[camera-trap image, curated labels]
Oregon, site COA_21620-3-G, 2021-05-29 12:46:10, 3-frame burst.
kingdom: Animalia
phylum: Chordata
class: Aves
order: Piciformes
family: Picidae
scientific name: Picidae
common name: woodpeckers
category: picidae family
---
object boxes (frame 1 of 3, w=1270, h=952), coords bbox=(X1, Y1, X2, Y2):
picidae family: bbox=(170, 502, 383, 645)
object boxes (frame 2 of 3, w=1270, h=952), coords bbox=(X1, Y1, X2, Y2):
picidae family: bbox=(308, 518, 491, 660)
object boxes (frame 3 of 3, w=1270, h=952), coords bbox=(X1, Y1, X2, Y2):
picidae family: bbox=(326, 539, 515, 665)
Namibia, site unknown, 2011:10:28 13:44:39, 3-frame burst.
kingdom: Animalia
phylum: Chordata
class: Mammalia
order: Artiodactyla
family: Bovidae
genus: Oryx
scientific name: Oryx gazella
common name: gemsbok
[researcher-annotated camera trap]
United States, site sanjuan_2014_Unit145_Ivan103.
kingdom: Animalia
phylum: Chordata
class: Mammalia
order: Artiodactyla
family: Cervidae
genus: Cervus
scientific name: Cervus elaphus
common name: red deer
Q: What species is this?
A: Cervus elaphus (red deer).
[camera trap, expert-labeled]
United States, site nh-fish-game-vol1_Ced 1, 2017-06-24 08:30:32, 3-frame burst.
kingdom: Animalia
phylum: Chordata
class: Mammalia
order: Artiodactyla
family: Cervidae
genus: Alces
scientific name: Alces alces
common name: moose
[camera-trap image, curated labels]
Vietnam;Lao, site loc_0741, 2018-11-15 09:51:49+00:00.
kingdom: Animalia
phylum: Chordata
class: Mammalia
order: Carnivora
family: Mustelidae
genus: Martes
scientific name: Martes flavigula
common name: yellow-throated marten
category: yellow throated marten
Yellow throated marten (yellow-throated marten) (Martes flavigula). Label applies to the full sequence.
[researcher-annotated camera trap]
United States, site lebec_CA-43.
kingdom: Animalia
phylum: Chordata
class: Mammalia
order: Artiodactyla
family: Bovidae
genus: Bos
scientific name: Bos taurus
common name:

•••••

__The problem__: Looking at the data above, count each line that holds the word "common" and report the count alone.

__Answer space__: 6